Zerna, who is Filipino, knows that perception has been an obstacle toward participation as much as it is toward funding The First Tee as a non-profit operation. But he also knows that the game’s ultimate nature, its own natural core values, are universal. The golf ball and the golf course do not discriminate.

“Even for me, in the midst of the coronavirus and then the protesting, golf for me was an escape,” he said. “Just the simple act of fixing a ball mark makes you feel better, more in control of things than you do outside the golf course. I just wish that what golfers do on the golf course we could take into the world. That would be utopia, that would be great. It’s why we smooth out the bunkers so the next guy won’t land in your footprint. And this is exactly what we’re teaching the kids. Take that to your life outside.”

Outside suddenly seems very far away, farther than five miles, especially when it feels like no one is smoothing out the footprints in the bunkers out there. Zerna says he doesn’t want to get political, but he knows what’s been going on around the kids at his camps and clinics, what they must be thinking and feeling. “There are too many people hurting,” he said. “You can feel the tension in the air.

“We don’t want to be polarizing, but it’s just human dignity, man. Respect. It’s what it is to be human. We have to make sure that we’re a refuge for them and that we will leave them with the tools to where they will say that I have what I need to navigate through this. But we can’t be too heavy handed.”

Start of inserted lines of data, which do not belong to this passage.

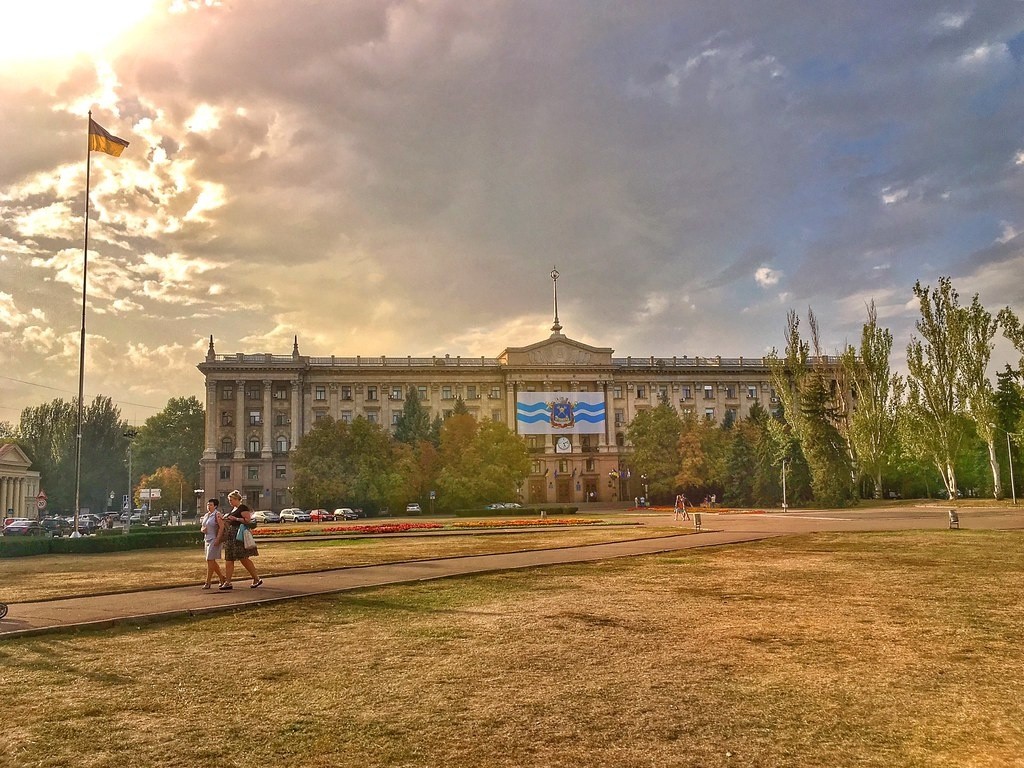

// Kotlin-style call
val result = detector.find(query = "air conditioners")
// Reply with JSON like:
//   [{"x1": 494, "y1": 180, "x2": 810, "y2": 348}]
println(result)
[
  {"x1": 746, "y1": 394, "x2": 752, "y2": 398},
  {"x1": 253, "y1": 475, "x2": 257, "y2": 479},
  {"x1": 615, "y1": 422, "x2": 622, "y2": 427},
  {"x1": 628, "y1": 384, "x2": 634, "y2": 390},
  {"x1": 388, "y1": 395, "x2": 394, "y2": 399},
  {"x1": 451, "y1": 394, "x2": 457, "y2": 399},
  {"x1": 245, "y1": 392, "x2": 251, "y2": 396},
  {"x1": 281, "y1": 474, "x2": 286, "y2": 478},
  {"x1": 680, "y1": 397, "x2": 686, "y2": 402},
  {"x1": 723, "y1": 387, "x2": 728, "y2": 391},
  {"x1": 771, "y1": 398, "x2": 777, "y2": 403},
  {"x1": 476, "y1": 394, "x2": 481, "y2": 399},
  {"x1": 273, "y1": 393, "x2": 278, "y2": 398},
  {"x1": 286, "y1": 419, "x2": 291, "y2": 423}
]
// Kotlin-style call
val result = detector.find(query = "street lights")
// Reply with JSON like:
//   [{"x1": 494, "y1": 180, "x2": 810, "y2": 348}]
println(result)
[
  {"x1": 123, "y1": 429, "x2": 138, "y2": 516},
  {"x1": 988, "y1": 422, "x2": 1016, "y2": 504}
]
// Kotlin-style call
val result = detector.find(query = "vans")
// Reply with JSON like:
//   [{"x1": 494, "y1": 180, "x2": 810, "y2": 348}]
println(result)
[{"x1": 104, "y1": 511, "x2": 120, "y2": 521}]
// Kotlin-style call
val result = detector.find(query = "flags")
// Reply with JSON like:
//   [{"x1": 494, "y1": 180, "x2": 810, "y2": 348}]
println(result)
[
  {"x1": 544, "y1": 468, "x2": 550, "y2": 477},
  {"x1": 554, "y1": 469, "x2": 557, "y2": 478},
  {"x1": 89, "y1": 118, "x2": 130, "y2": 157},
  {"x1": 611, "y1": 469, "x2": 625, "y2": 478}
]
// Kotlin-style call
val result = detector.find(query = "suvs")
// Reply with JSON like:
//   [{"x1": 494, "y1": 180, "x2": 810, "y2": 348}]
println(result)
[
  {"x1": 309, "y1": 509, "x2": 334, "y2": 522},
  {"x1": 280, "y1": 508, "x2": 310, "y2": 523},
  {"x1": 406, "y1": 502, "x2": 422, "y2": 515},
  {"x1": 40, "y1": 518, "x2": 73, "y2": 537},
  {"x1": 334, "y1": 508, "x2": 358, "y2": 520}
]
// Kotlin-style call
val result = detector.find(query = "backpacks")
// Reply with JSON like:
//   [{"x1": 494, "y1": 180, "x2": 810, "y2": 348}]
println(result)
[{"x1": 678, "y1": 500, "x2": 683, "y2": 510}]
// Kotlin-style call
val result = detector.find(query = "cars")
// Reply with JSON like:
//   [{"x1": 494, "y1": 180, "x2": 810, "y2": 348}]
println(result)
[
  {"x1": 4, "y1": 513, "x2": 113, "y2": 530},
  {"x1": 489, "y1": 503, "x2": 521, "y2": 509},
  {"x1": 119, "y1": 513, "x2": 129, "y2": 523},
  {"x1": 2, "y1": 520, "x2": 48, "y2": 537},
  {"x1": 130, "y1": 514, "x2": 146, "y2": 524},
  {"x1": 69, "y1": 520, "x2": 98, "y2": 536},
  {"x1": 378, "y1": 507, "x2": 392, "y2": 516},
  {"x1": 254, "y1": 510, "x2": 280, "y2": 524},
  {"x1": 159, "y1": 510, "x2": 169, "y2": 517},
  {"x1": 148, "y1": 516, "x2": 168, "y2": 527}
]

And then Zerna talks about The First Tee’s lessons for staying cool on the golf course in the midst of a bad moment. It’s called the Four Rs: Replay, Relax, Ready, Re-do. He also knows if there had been that kind of poise in the moment from the men who were supposed to protect him, George Floyd might be alive.

“That’s when it gets really hard to talk about,” Zerna said. “There are things sometimes you can’t control. It’s like in golf, you can’t control the wind. Well, you can’t control other people, too. You can only control how you approach stuff and what you do. But, man, it’s heart-wrenching sometimes.

“But with golf sometimes the frustrating part is what makes it so rewarding.”

Five miles. It’s not that far, or is it? Probably 15 minutes in a car from the corner of East 38th Street and Chicago Avenue, where what once was just a Cup Foods convenience store is now a powerful statement of just how much Black Lives Matter. But if you’re walking, five miles is just about how far you’ve gone when you reach the 18th green after starting on the first tee.

“Kids need these core values now more than ever, trust and honesty and respect,” Zerna said. “Those are big things. That’s what golf teaches these kids. I don’t want to sound too corny, but it’s life enhancing. It really is.

”In these times especially, maybe what these kids are showing us is that there’s hope.”